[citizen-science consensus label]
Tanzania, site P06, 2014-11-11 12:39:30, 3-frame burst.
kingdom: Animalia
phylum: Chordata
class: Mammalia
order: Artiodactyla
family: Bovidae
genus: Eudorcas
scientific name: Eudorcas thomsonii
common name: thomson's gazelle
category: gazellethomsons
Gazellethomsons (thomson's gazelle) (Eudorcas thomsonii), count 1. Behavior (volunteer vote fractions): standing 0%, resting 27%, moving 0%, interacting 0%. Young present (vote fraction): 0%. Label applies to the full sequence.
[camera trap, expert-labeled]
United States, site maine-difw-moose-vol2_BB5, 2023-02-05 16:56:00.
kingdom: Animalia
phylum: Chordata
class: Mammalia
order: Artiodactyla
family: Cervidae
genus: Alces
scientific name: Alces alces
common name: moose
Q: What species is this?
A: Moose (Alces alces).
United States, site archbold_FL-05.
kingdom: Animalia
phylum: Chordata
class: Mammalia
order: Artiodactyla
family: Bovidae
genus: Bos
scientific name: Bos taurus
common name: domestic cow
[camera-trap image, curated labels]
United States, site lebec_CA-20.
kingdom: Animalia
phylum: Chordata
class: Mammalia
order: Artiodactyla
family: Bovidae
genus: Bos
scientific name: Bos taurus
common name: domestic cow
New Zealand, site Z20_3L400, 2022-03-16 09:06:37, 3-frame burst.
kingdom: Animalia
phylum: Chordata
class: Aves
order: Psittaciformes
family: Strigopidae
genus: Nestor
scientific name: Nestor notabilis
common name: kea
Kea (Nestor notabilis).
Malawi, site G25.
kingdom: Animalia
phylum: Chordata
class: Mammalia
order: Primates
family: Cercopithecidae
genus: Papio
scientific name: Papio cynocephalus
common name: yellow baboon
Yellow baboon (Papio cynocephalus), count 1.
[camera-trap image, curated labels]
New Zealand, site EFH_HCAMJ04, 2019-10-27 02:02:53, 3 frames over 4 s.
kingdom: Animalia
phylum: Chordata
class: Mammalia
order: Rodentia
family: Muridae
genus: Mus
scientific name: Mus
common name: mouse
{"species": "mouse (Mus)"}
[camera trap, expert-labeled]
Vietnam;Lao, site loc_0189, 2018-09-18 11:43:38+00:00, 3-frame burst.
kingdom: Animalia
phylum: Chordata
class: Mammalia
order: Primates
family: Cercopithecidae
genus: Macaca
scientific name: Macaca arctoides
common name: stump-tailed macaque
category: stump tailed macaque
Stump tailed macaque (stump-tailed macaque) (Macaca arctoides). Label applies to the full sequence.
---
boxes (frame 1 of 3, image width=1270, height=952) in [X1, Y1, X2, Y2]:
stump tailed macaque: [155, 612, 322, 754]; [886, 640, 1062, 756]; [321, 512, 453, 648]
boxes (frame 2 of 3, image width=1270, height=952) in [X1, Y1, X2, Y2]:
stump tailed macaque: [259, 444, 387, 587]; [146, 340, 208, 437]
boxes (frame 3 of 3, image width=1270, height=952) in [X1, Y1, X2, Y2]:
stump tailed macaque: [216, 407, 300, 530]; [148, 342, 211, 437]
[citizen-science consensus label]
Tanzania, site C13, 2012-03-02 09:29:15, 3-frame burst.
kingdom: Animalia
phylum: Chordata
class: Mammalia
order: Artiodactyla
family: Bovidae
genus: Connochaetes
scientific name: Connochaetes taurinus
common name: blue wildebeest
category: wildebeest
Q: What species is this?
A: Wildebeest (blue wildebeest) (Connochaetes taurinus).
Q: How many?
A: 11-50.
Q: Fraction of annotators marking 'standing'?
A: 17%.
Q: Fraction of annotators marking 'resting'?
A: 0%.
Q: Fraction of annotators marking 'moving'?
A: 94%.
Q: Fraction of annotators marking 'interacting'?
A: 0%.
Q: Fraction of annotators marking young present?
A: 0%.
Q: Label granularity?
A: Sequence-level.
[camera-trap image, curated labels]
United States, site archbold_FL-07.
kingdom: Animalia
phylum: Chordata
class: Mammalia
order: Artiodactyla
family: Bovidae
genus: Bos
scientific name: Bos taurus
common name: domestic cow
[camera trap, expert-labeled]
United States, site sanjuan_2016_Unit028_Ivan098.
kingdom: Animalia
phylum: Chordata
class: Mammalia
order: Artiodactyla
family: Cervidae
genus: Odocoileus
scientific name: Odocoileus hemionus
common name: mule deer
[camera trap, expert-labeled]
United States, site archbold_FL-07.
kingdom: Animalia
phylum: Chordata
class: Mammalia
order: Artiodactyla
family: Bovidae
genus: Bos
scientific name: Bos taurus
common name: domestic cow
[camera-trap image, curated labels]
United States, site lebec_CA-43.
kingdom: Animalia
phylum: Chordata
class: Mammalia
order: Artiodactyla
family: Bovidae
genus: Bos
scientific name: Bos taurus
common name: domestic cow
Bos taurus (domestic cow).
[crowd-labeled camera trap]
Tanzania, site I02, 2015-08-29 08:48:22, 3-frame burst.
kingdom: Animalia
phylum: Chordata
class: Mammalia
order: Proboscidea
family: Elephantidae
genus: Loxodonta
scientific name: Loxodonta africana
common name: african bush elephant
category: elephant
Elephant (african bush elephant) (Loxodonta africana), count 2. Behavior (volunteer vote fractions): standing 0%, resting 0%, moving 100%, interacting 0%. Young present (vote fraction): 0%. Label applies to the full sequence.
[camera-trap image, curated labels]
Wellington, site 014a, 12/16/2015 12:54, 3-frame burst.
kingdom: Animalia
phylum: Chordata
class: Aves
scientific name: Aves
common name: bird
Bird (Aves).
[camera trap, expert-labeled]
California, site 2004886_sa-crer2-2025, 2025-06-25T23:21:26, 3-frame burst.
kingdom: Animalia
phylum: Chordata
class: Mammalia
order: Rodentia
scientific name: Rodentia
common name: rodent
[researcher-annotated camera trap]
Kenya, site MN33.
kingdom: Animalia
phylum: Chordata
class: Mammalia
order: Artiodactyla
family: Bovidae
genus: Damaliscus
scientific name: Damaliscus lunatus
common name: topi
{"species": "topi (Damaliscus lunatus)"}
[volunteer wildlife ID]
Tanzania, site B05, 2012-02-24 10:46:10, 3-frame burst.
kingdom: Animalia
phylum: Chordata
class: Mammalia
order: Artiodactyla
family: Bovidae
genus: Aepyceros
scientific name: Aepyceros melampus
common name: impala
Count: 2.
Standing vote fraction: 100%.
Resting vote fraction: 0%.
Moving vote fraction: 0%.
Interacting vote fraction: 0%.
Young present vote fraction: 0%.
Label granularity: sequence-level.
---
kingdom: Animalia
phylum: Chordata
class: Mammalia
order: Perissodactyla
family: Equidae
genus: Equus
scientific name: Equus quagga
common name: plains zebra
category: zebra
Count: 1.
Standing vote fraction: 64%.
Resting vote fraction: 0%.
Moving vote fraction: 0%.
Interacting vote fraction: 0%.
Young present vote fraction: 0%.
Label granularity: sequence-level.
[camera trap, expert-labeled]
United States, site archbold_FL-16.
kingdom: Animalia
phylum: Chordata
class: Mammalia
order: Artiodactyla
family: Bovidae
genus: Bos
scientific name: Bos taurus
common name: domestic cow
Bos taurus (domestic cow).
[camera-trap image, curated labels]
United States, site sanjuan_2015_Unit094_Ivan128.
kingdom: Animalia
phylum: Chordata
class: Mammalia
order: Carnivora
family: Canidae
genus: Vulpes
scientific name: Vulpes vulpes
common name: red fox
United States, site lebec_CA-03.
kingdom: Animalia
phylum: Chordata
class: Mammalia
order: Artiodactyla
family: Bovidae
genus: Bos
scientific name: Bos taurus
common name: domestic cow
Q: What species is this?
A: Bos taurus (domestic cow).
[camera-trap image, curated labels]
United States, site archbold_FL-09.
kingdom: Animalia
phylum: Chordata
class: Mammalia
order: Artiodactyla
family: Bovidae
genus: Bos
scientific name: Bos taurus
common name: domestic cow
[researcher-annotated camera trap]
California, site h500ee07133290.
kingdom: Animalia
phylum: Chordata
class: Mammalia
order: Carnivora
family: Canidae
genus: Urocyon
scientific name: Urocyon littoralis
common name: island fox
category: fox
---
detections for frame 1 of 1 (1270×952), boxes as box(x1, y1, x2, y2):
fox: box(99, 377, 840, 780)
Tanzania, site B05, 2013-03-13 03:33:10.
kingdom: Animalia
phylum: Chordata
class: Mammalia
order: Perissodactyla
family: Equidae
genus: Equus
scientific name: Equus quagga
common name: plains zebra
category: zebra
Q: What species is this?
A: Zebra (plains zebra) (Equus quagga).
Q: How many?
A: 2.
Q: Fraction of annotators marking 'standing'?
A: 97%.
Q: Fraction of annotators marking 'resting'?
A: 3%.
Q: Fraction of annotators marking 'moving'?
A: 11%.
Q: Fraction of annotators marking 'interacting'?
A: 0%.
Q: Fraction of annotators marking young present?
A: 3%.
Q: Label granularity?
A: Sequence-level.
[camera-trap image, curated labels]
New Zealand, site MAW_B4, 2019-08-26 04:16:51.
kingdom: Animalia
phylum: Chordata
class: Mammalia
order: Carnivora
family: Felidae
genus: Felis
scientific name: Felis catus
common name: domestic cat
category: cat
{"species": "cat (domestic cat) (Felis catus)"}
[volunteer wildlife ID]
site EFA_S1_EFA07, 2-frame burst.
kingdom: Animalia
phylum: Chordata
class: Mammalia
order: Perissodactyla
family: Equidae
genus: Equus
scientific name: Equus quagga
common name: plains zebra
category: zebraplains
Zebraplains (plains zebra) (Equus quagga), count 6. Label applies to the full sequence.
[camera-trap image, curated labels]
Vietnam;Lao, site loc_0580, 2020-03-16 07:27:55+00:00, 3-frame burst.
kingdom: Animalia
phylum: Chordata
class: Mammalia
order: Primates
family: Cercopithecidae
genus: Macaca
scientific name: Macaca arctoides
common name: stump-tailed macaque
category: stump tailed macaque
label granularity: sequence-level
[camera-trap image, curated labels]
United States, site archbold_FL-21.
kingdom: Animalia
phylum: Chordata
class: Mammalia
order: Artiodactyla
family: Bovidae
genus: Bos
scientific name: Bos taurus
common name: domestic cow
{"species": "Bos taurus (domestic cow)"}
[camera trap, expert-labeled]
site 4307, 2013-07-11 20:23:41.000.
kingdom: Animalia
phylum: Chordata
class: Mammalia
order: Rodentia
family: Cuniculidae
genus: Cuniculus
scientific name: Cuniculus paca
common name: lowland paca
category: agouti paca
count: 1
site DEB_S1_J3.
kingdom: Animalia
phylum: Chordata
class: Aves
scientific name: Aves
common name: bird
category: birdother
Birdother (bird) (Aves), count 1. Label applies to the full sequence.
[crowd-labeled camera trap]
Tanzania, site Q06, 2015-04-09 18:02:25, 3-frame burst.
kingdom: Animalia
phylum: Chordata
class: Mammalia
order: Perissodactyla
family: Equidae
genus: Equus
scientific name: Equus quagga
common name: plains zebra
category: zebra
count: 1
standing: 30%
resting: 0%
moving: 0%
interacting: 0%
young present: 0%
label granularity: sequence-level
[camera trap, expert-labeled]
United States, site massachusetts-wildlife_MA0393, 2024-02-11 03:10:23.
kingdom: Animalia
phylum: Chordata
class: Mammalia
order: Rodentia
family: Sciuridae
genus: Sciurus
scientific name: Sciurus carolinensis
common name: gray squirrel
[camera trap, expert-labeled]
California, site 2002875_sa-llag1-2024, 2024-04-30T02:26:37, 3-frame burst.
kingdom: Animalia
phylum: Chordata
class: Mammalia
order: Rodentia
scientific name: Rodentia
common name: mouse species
════════
Your answer should consist of the lines from the line with "scientific name: Damaliscus lunatus" to the line with "Standing vote fraction: 100%." above, repeated exactly, both ends included.

> **Task output**
scientific name: Damaliscus lunatus
common name: topi
{"species": "topi (Damaliscus lunatus)"}
[volunteer wildlife ID]
Tanzania, site B05, 2012-02-24 10:46:10, 3-frame burst.
kingdom: Animalia
phylum: Chordata
class: Mammalia
order: Artiodactyla
family: Bovidae
genus: Aepyceros
scientific name: Aepyceros melampus
common name: impala
Count: 2.
Standing vote fraction: 100%.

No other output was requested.